I assume you meant to say that your DVM was set on the 20K range and not 20X. If so, your total range of readings is within 6% of each other, which is quite accurate. In this application the resistance is there to suppress the Electro-Magnetic Interference from the high voltage, and the resistance value is not at all critical. The car would work fine with any resistance from 0 to 20,000 ohms, maybe more. For example, resistor wires can have as much as 12,000 ohms per foot.
From memory, those bow tie caps if original are stamped (on the lead entry end?) with their resistance. Pretty sure 9k ones were common, and maybe 5k, possibly others. I reclaimed a set from junk yard scouring over 25yrs ago when they were still reasonably common, and made up a set with same resistance.
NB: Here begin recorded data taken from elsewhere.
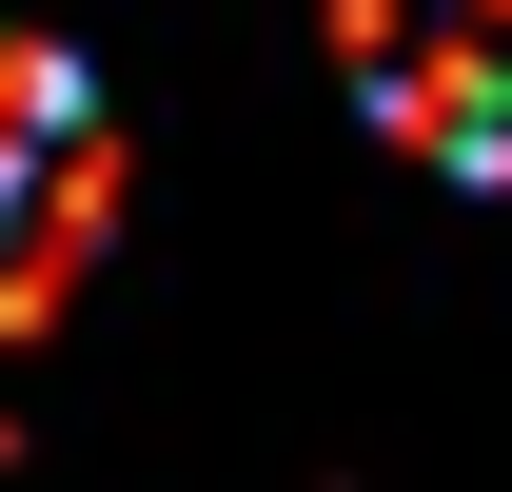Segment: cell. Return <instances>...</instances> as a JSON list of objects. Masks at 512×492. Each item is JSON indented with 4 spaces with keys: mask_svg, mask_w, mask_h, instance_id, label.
Instances as JSON below:
<instances>
[{
    "mask_svg": "<svg viewBox=\"0 0 512 492\" xmlns=\"http://www.w3.org/2000/svg\"><path fill=\"white\" fill-rule=\"evenodd\" d=\"M119 217V138H99V79L60 40H20L0 20V335H40L79 296V256Z\"/></svg>",
    "mask_w": 512,
    "mask_h": 492,
    "instance_id": "cell-2",
    "label": "cell"
},
{
    "mask_svg": "<svg viewBox=\"0 0 512 492\" xmlns=\"http://www.w3.org/2000/svg\"><path fill=\"white\" fill-rule=\"evenodd\" d=\"M335 79L394 158L512 197V0H335Z\"/></svg>",
    "mask_w": 512,
    "mask_h": 492,
    "instance_id": "cell-1",
    "label": "cell"
}]
</instances>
Still doing sterling duty today.
You can also dismantle and swap the small resistors in the lead end to get a matching set if you have plenty to play with.
I recently discovered my e type should actually have the Champion oval style - oh well
This sort of resistance variation will make no difference in performance.
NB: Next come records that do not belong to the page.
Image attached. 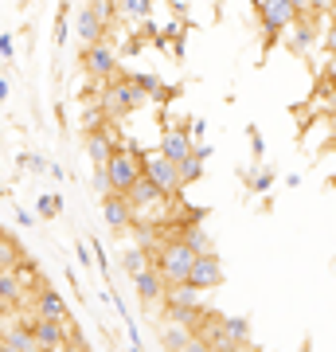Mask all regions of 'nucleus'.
Segmentation results:
<instances>
[{
	"label": "nucleus",
	"instance_id": "nucleus-1",
	"mask_svg": "<svg viewBox=\"0 0 336 352\" xmlns=\"http://www.w3.org/2000/svg\"><path fill=\"white\" fill-rule=\"evenodd\" d=\"M196 258H199V251L184 239H164L161 251L153 254V263H157V270L168 278V286H184L188 274H192V266H196Z\"/></svg>",
	"mask_w": 336,
	"mask_h": 352
},
{
	"label": "nucleus",
	"instance_id": "nucleus-2",
	"mask_svg": "<svg viewBox=\"0 0 336 352\" xmlns=\"http://www.w3.org/2000/svg\"><path fill=\"white\" fill-rule=\"evenodd\" d=\"M145 98H149V94L141 87H133L129 75H113L110 82H106V94H102V113H106L110 122H117V118H129L133 110H141Z\"/></svg>",
	"mask_w": 336,
	"mask_h": 352
},
{
	"label": "nucleus",
	"instance_id": "nucleus-3",
	"mask_svg": "<svg viewBox=\"0 0 336 352\" xmlns=\"http://www.w3.org/2000/svg\"><path fill=\"white\" fill-rule=\"evenodd\" d=\"M106 168H110L113 192H129L141 176H145V153H141L137 145H125V149H117L110 157V164H106Z\"/></svg>",
	"mask_w": 336,
	"mask_h": 352
},
{
	"label": "nucleus",
	"instance_id": "nucleus-4",
	"mask_svg": "<svg viewBox=\"0 0 336 352\" xmlns=\"http://www.w3.org/2000/svg\"><path fill=\"white\" fill-rule=\"evenodd\" d=\"M78 63H82V71H87L90 78H102V82H110V75H122V71H117V47H113L110 39L87 43L82 55H78Z\"/></svg>",
	"mask_w": 336,
	"mask_h": 352
},
{
	"label": "nucleus",
	"instance_id": "nucleus-5",
	"mask_svg": "<svg viewBox=\"0 0 336 352\" xmlns=\"http://www.w3.org/2000/svg\"><path fill=\"white\" fill-rule=\"evenodd\" d=\"M145 173L161 184L168 196H180L184 192V180H180V161H172V157H164L161 149L157 153H145Z\"/></svg>",
	"mask_w": 336,
	"mask_h": 352
},
{
	"label": "nucleus",
	"instance_id": "nucleus-6",
	"mask_svg": "<svg viewBox=\"0 0 336 352\" xmlns=\"http://www.w3.org/2000/svg\"><path fill=\"white\" fill-rule=\"evenodd\" d=\"M258 16H262V32L266 39H274L278 32H286L293 20H298V4L293 0H258Z\"/></svg>",
	"mask_w": 336,
	"mask_h": 352
},
{
	"label": "nucleus",
	"instance_id": "nucleus-7",
	"mask_svg": "<svg viewBox=\"0 0 336 352\" xmlns=\"http://www.w3.org/2000/svg\"><path fill=\"white\" fill-rule=\"evenodd\" d=\"M223 263H219V254L208 251V254H199L196 266H192V274H188V286H196V289H215V286H223Z\"/></svg>",
	"mask_w": 336,
	"mask_h": 352
},
{
	"label": "nucleus",
	"instance_id": "nucleus-8",
	"mask_svg": "<svg viewBox=\"0 0 336 352\" xmlns=\"http://www.w3.org/2000/svg\"><path fill=\"white\" fill-rule=\"evenodd\" d=\"M102 215H106L110 231H125V227L137 219V212H133V204H129L125 192H110V196H102Z\"/></svg>",
	"mask_w": 336,
	"mask_h": 352
},
{
	"label": "nucleus",
	"instance_id": "nucleus-9",
	"mask_svg": "<svg viewBox=\"0 0 336 352\" xmlns=\"http://www.w3.org/2000/svg\"><path fill=\"white\" fill-rule=\"evenodd\" d=\"M78 39H82V43H102V39H110V28H106V20L98 16L94 4H82V8H78Z\"/></svg>",
	"mask_w": 336,
	"mask_h": 352
},
{
	"label": "nucleus",
	"instance_id": "nucleus-10",
	"mask_svg": "<svg viewBox=\"0 0 336 352\" xmlns=\"http://www.w3.org/2000/svg\"><path fill=\"white\" fill-rule=\"evenodd\" d=\"M133 286H137V298L141 302H164V294H168V278L157 270V263L145 270V274L133 278Z\"/></svg>",
	"mask_w": 336,
	"mask_h": 352
},
{
	"label": "nucleus",
	"instance_id": "nucleus-11",
	"mask_svg": "<svg viewBox=\"0 0 336 352\" xmlns=\"http://www.w3.org/2000/svg\"><path fill=\"white\" fill-rule=\"evenodd\" d=\"M317 16H309V12H301L293 24H289V51H298V55H305L309 51V43L317 39Z\"/></svg>",
	"mask_w": 336,
	"mask_h": 352
},
{
	"label": "nucleus",
	"instance_id": "nucleus-12",
	"mask_svg": "<svg viewBox=\"0 0 336 352\" xmlns=\"http://www.w3.org/2000/svg\"><path fill=\"white\" fill-rule=\"evenodd\" d=\"M161 153L164 157H172V161L192 157V153H196V145H192V129H168V133L161 138Z\"/></svg>",
	"mask_w": 336,
	"mask_h": 352
},
{
	"label": "nucleus",
	"instance_id": "nucleus-13",
	"mask_svg": "<svg viewBox=\"0 0 336 352\" xmlns=\"http://www.w3.org/2000/svg\"><path fill=\"white\" fill-rule=\"evenodd\" d=\"M36 314H39V317H55V321H67V317H71V309H67V302H63V298H59L51 286H39V294H36Z\"/></svg>",
	"mask_w": 336,
	"mask_h": 352
},
{
	"label": "nucleus",
	"instance_id": "nucleus-14",
	"mask_svg": "<svg viewBox=\"0 0 336 352\" xmlns=\"http://www.w3.org/2000/svg\"><path fill=\"white\" fill-rule=\"evenodd\" d=\"M87 153H90V161H94V164H110V157L117 153V149H113L110 129H90V133H87Z\"/></svg>",
	"mask_w": 336,
	"mask_h": 352
},
{
	"label": "nucleus",
	"instance_id": "nucleus-15",
	"mask_svg": "<svg viewBox=\"0 0 336 352\" xmlns=\"http://www.w3.org/2000/svg\"><path fill=\"white\" fill-rule=\"evenodd\" d=\"M208 157H212V145H196V153L180 161V180H184V188L196 184L199 176H203V161H208Z\"/></svg>",
	"mask_w": 336,
	"mask_h": 352
},
{
	"label": "nucleus",
	"instance_id": "nucleus-16",
	"mask_svg": "<svg viewBox=\"0 0 336 352\" xmlns=\"http://www.w3.org/2000/svg\"><path fill=\"white\" fill-rule=\"evenodd\" d=\"M192 337H196V333H192L188 325H180V321H168V325L161 329V344H164L168 352H180Z\"/></svg>",
	"mask_w": 336,
	"mask_h": 352
},
{
	"label": "nucleus",
	"instance_id": "nucleus-17",
	"mask_svg": "<svg viewBox=\"0 0 336 352\" xmlns=\"http://www.w3.org/2000/svg\"><path fill=\"white\" fill-rule=\"evenodd\" d=\"M20 294H24L20 278H16L12 270H4V274H0V305H4V314H12V305H20Z\"/></svg>",
	"mask_w": 336,
	"mask_h": 352
},
{
	"label": "nucleus",
	"instance_id": "nucleus-18",
	"mask_svg": "<svg viewBox=\"0 0 336 352\" xmlns=\"http://www.w3.org/2000/svg\"><path fill=\"white\" fill-rule=\"evenodd\" d=\"M122 266H125V274L129 278H137V274H145V270L153 266V254L145 251V247H133V251L122 254Z\"/></svg>",
	"mask_w": 336,
	"mask_h": 352
},
{
	"label": "nucleus",
	"instance_id": "nucleus-19",
	"mask_svg": "<svg viewBox=\"0 0 336 352\" xmlns=\"http://www.w3.org/2000/svg\"><path fill=\"white\" fill-rule=\"evenodd\" d=\"M117 8H122V16L125 20H149V12H153V0H117Z\"/></svg>",
	"mask_w": 336,
	"mask_h": 352
},
{
	"label": "nucleus",
	"instance_id": "nucleus-20",
	"mask_svg": "<svg viewBox=\"0 0 336 352\" xmlns=\"http://www.w3.org/2000/svg\"><path fill=\"white\" fill-rule=\"evenodd\" d=\"M223 329H227V337H231V344H250V321L247 317H227Z\"/></svg>",
	"mask_w": 336,
	"mask_h": 352
},
{
	"label": "nucleus",
	"instance_id": "nucleus-21",
	"mask_svg": "<svg viewBox=\"0 0 336 352\" xmlns=\"http://www.w3.org/2000/svg\"><path fill=\"white\" fill-rule=\"evenodd\" d=\"M180 231H184L180 239H184V243H192V247H196L199 254H208V251H212V239H208V231H203L199 223H188V227H180Z\"/></svg>",
	"mask_w": 336,
	"mask_h": 352
},
{
	"label": "nucleus",
	"instance_id": "nucleus-22",
	"mask_svg": "<svg viewBox=\"0 0 336 352\" xmlns=\"http://www.w3.org/2000/svg\"><path fill=\"white\" fill-rule=\"evenodd\" d=\"M129 78H133V87H141L145 94H161V78L149 75V71H129Z\"/></svg>",
	"mask_w": 336,
	"mask_h": 352
},
{
	"label": "nucleus",
	"instance_id": "nucleus-23",
	"mask_svg": "<svg viewBox=\"0 0 336 352\" xmlns=\"http://www.w3.org/2000/svg\"><path fill=\"white\" fill-rule=\"evenodd\" d=\"M59 196H39V215H43V219H55V215H59Z\"/></svg>",
	"mask_w": 336,
	"mask_h": 352
},
{
	"label": "nucleus",
	"instance_id": "nucleus-24",
	"mask_svg": "<svg viewBox=\"0 0 336 352\" xmlns=\"http://www.w3.org/2000/svg\"><path fill=\"white\" fill-rule=\"evenodd\" d=\"M333 8H336V0H309V16H317V20H328Z\"/></svg>",
	"mask_w": 336,
	"mask_h": 352
},
{
	"label": "nucleus",
	"instance_id": "nucleus-25",
	"mask_svg": "<svg viewBox=\"0 0 336 352\" xmlns=\"http://www.w3.org/2000/svg\"><path fill=\"white\" fill-rule=\"evenodd\" d=\"M270 184H274V173H270V168H262V173H254V180H250V188H254V192H266Z\"/></svg>",
	"mask_w": 336,
	"mask_h": 352
},
{
	"label": "nucleus",
	"instance_id": "nucleus-26",
	"mask_svg": "<svg viewBox=\"0 0 336 352\" xmlns=\"http://www.w3.org/2000/svg\"><path fill=\"white\" fill-rule=\"evenodd\" d=\"M0 55H4V63H12V55H16V39H12V32H4V36H0Z\"/></svg>",
	"mask_w": 336,
	"mask_h": 352
},
{
	"label": "nucleus",
	"instance_id": "nucleus-27",
	"mask_svg": "<svg viewBox=\"0 0 336 352\" xmlns=\"http://www.w3.org/2000/svg\"><path fill=\"white\" fill-rule=\"evenodd\" d=\"M321 47L328 51V55H336V24L328 20V28H324V36H321Z\"/></svg>",
	"mask_w": 336,
	"mask_h": 352
},
{
	"label": "nucleus",
	"instance_id": "nucleus-28",
	"mask_svg": "<svg viewBox=\"0 0 336 352\" xmlns=\"http://www.w3.org/2000/svg\"><path fill=\"white\" fill-rule=\"evenodd\" d=\"M180 352H215V349L208 344V337H192V340H188V344H184Z\"/></svg>",
	"mask_w": 336,
	"mask_h": 352
},
{
	"label": "nucleus",
	"instance_id": "nucleus-29",
	"mask_svg": "<svg viewBox=\"0 0 336 352\" xmlns=\"http://www.w3.org/2000/svg\"><path fill=\"white\" fill-rule=\"evenodd\" d=\"M67 12H59V20H55V43H67Z\"/></svg>",
	"mask_w": 336,
	"mask_h": 352
},
{
	"label": "nucleus",
	"instance_id": "nucleus-30",
	"mask_svg": "<svg viewBox=\"0 0 336 352\" xmlns=\"http://www.w3.org/2000/svg\"><path fill=\"white\" fill-rule=\"evenodd\" d=\"M59 352H87V340H82V337H75V340H67V344H63Z\"/></svg>",
	"mask_w": 336,
	"mask_h": 352
},
{
	"label": "nucleus",
	"instance_id": "nucleus-31",
	"mask_svg": "<svg viewBox=\"0 0 336 352\" xmlns=\"http://www.w3.org/2000/svg\"><path fill=\"white\" fill-rule=\"evenodd\" d=\"M0 98H4V102L12 98V82H8V78H0Z\"/></svg>",
	"mask_w": 336,
	"mask_h": 352
},
{
	"label": "nucleus",
	"instance_id": "nucleus-32",
	"mask_svg": "<svg viewBox=\"0 0 336 352\" xmlns=\"http://www.w3.org/2000/svg\"><path fill=\"white\" fill-rule=\"evenodd\" d=\"M215 352H250V344H227V349H215Z\"/></svg>",
	"mask_w": 336,
	"mask_h": 352
},
{
	"label": "nucleus",
	"instance_id": "nucleus-33",
	"mask_svg": "<svg viewBox=\"0 0 336 352\" xmlns=\"http://www.w3.org/2000/svg\"><path fill=\"white\" fill-rule=\"evenodd\" d=\"M298 4V12H309V0H293Z\"/></svg>",
	"mask_w": 336,
	"mask_h": 352
},
{
	"label": "nucleus",
	"instance_id": "nucleus-34",
	"mask_svg": "<svg viewBox=\"0 0 336 352\" xmlns=\"http://www.w3.org/2000/svg\"><path fill=\"white\" fill-rule=\"evenodd\" d=\"M32 352H59V349H32Z\"/></svg>",
	"mask_w": 336,
	"mask_h": 352
},
{
	"label": "nucleus",
	"instance_id": "nucleus-35",
	"mask_svg": "<svg viewBox=\"0 0 336 352\" xmlns=\"http://www.w3.org/2000/svg\"><path fill=\"white\" fill-rule=\"evenodd\" d=\"M328 20H333V24H336V8H333V12H328Z\"/></svg>",
	"mask_w": 336,
	"mask_h": 352
},
{
	"label": "nucleus",
	"instance_id": "nucleus-36",
	"mask_svg": "<svg viewBox=\"0 0 336 352\" xmlns=\"http://www.w3.org/2000/svg\"><path fill=\"white\" fill-rule=\"evenodd\" d=\"M333 94H336V82H333Z\"/></svg>",
	"mask_w": 336,
	"mask_h": 352
}]
</instances>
In the 1960s, a 5% tolerance on resistors was considered to be “close tolerance” and a 10% variation in component values was the norm.
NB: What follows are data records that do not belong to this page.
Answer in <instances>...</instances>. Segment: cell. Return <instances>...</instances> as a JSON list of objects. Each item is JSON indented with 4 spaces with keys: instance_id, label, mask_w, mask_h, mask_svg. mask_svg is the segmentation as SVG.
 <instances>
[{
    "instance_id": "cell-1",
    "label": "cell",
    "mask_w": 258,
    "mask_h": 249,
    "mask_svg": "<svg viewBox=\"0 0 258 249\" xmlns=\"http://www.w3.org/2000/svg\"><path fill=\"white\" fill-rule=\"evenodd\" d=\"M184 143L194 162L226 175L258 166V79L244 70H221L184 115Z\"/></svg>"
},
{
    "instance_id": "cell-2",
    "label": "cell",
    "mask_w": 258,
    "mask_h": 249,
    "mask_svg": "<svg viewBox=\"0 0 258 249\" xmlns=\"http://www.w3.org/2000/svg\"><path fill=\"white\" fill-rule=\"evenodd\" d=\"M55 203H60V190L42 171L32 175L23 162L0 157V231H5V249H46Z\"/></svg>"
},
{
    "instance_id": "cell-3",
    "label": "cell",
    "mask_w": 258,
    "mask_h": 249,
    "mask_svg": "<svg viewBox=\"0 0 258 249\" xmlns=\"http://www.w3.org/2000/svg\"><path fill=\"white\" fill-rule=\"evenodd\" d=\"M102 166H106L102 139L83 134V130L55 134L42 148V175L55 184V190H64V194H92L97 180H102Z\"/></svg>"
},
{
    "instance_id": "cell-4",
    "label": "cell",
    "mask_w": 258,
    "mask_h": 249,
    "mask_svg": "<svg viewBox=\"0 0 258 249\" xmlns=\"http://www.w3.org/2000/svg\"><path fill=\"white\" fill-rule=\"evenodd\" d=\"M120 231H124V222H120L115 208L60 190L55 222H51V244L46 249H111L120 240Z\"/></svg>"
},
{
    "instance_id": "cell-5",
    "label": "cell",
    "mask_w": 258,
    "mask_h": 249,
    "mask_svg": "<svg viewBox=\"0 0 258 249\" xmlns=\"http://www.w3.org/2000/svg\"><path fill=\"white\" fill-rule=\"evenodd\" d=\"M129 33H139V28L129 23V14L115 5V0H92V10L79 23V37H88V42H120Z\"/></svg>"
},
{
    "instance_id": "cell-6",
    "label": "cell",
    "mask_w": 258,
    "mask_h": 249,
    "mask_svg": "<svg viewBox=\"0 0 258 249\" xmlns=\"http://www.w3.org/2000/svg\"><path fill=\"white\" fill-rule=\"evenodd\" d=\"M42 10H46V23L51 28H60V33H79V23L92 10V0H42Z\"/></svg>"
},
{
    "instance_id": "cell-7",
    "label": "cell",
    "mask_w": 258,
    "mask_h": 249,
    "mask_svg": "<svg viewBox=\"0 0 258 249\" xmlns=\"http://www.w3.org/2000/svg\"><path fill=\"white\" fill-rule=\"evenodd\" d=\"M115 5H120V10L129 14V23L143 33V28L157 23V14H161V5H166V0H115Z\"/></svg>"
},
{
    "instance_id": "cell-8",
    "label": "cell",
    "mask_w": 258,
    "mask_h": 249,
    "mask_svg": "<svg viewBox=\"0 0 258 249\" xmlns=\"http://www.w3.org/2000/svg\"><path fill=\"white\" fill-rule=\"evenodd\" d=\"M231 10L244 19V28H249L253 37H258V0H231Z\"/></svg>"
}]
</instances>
Resistor plug leads (as opposed to plug leads with attached resistors) themselves will vary with length and anything between 5k to 20k ohms isn’t going to appreciably tame a spark that goes into the kV. If that seems a bit odd, remember that the amount of spark energy which is delivered is not remotely constant but will vary greatly as the the dwell time (and therefore coil charging time) varies with rpm between idle and redline revs.